Problema breve A: Extrae de los registros todas las líneas en las que aparezca la palabra "pirelli".
——————
Kirk, convertido ya en una estrella mundial, hará una incursión en el cine europeo en Ulises (1954), la versión que del clásico homérico hizo Mario Camerini, para volver al cine yanqui en la vertiginosa adaptación del clásico de Jules Verne 20.000 leguas de viaje submarino (1954), a las órdenes de Richard Fleischer, con James Mason como ilustre compañero de reparto. Poco después hace otro de sus personajes inolvidables, el pintor Van Gogh en El loco del pelo rojo (1956), de nuevo para Vincente Minnelli. Más tarde estará en dos de sus títulos más emblemáticos, Duelo de titanes (1957), vigoroso western de John Sturges que recrea el mítico duelo en el O.K. Corral, con otro de los grandes, Burt Lancaster; y, sobre todo, en Senderos de gloria (1957), una de sus primeras películas como productor, bajo la marca Bryna (el nombre de su madre) Productions. Senderos de gloria, a las órdenes del ya entonces magistral Stanley Kubrick, se convierte instantáneamente en un clásico del cine antibelicista, una obra mayor por la que, si no hubiera hecho Kirk nada más, tendría un lugar de honor en la Historia del Cine.

Los años cincuenta, en su faceta de actor, se cerrarán para Douglas con un par de éxitos más, Los vikingos (1958), de nuevo para Richard Fleischer, y sobre todo El último tren de Gun Hill (1959), otra vez para John Sturges, en el que interpreta a un sheriff que habrá de hacer cumplir la ley aunque arriesgue su propia vida, en un intenso western de potente ritmo narrativo.


El poderoso hombre de Hollywood

A partir de la creación de su productora, Kirk Douglas podrá también intervenir en la correlación de fuerzas existente en todo grupo de poder, como era (y es...) Hollywood. Así, contra el sentir de las fuerzas más tradicionalistas del cine yanqui, su intervención como productor será determinante para devolver a la escena pública al guionista Dalton Trumbo, represaliado por el Comité de Actividades Antiamericanas que lideró el ominoso senador Joseph McCarthy, en el tenebroso episodio histórico comúnmente conocido como la Caza de Brujas. Douglas, como productor, impuso la presencia en los títulos de crédito de Espartaco de Trumbo, cuando hasta entonces había estado vedada su presencia en cualquier película, teniendo que aparecer con seudónimos.
——————
Problema breve B: Transcribe del texto sobre Kirk Douglas el fragmento que empieza en las palabras "Los años cincuenta, en" y termina después de "potente ritmo narrativo.".

Datos aportados:
——————
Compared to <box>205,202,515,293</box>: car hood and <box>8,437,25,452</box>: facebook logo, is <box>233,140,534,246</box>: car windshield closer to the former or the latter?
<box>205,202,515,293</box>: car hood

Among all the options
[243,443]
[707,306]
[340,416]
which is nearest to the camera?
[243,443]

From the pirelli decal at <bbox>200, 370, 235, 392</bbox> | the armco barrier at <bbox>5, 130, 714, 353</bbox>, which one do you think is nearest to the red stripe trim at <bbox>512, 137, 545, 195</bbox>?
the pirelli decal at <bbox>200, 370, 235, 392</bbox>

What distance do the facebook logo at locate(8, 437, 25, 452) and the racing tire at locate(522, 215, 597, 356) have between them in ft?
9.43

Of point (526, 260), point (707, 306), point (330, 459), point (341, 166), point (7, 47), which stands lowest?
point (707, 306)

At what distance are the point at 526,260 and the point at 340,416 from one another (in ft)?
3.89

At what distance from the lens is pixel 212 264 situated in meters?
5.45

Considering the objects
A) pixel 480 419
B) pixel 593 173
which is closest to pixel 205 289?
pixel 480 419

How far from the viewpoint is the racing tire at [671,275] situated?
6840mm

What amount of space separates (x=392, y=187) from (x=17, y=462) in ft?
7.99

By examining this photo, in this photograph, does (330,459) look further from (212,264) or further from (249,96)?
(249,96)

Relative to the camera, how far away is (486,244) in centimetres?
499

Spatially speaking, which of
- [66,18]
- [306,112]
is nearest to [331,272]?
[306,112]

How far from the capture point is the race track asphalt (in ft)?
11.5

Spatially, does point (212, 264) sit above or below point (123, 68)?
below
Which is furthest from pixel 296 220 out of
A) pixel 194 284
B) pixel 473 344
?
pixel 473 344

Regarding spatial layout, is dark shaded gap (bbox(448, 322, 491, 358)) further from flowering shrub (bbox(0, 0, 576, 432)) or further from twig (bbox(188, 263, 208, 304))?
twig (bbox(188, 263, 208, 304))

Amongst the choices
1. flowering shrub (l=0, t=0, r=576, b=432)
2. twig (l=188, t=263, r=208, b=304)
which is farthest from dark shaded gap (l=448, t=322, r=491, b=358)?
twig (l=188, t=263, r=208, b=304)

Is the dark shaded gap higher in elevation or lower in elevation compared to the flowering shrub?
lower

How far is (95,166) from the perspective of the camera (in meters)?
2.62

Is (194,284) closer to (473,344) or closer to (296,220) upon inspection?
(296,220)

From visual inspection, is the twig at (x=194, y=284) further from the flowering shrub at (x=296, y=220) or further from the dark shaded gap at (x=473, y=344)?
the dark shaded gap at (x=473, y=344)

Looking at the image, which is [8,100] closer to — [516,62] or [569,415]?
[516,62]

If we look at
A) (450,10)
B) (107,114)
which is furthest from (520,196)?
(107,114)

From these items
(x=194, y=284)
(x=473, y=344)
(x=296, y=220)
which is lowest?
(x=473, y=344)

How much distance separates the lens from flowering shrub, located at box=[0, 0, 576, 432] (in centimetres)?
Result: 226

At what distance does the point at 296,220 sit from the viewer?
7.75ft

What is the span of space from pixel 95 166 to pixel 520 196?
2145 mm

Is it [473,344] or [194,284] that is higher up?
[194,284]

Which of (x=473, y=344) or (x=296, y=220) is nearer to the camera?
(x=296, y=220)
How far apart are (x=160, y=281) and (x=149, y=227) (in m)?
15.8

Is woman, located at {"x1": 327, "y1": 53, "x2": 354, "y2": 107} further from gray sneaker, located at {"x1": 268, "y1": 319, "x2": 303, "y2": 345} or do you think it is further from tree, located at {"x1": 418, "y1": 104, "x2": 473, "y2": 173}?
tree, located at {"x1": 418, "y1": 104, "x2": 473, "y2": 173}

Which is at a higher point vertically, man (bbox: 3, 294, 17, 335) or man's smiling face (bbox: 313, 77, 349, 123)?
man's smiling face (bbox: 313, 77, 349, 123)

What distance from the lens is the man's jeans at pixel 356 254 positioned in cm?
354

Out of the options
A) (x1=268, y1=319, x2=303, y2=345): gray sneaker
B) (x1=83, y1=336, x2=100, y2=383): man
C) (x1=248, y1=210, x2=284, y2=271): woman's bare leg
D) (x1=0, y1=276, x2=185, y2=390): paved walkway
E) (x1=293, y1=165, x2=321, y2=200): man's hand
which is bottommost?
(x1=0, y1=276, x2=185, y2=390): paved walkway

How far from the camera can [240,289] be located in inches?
——————
Respuesta completa A:
From the pirelli decal at <bbox>200, 370, 235, 392</bbox> | the armco barrier at <bbox>5, 130, 714, 353</bbox>, which one do you think is nearest to the red stripe trim at <bbox>512, 137, 545, 195</bbox>?
the pirelli decal at <bbox>200, 370, 235, 392</bbox>

Respuesta completa B:
Los años cincuenta, en su faceta de actor, se cerrarán para Douglas con un par de éxitos más, Los vikingos (1958), de nuevo para Richard Fleischer, y sobre todo El último tren de Gun Hill (1959), otra vez para John Sturges, en el que interpreta a un sheriff que habrá de hacer cumplir la ley aunque arriesgue su propia vida, en un intenso western de potente ritmo narrativo.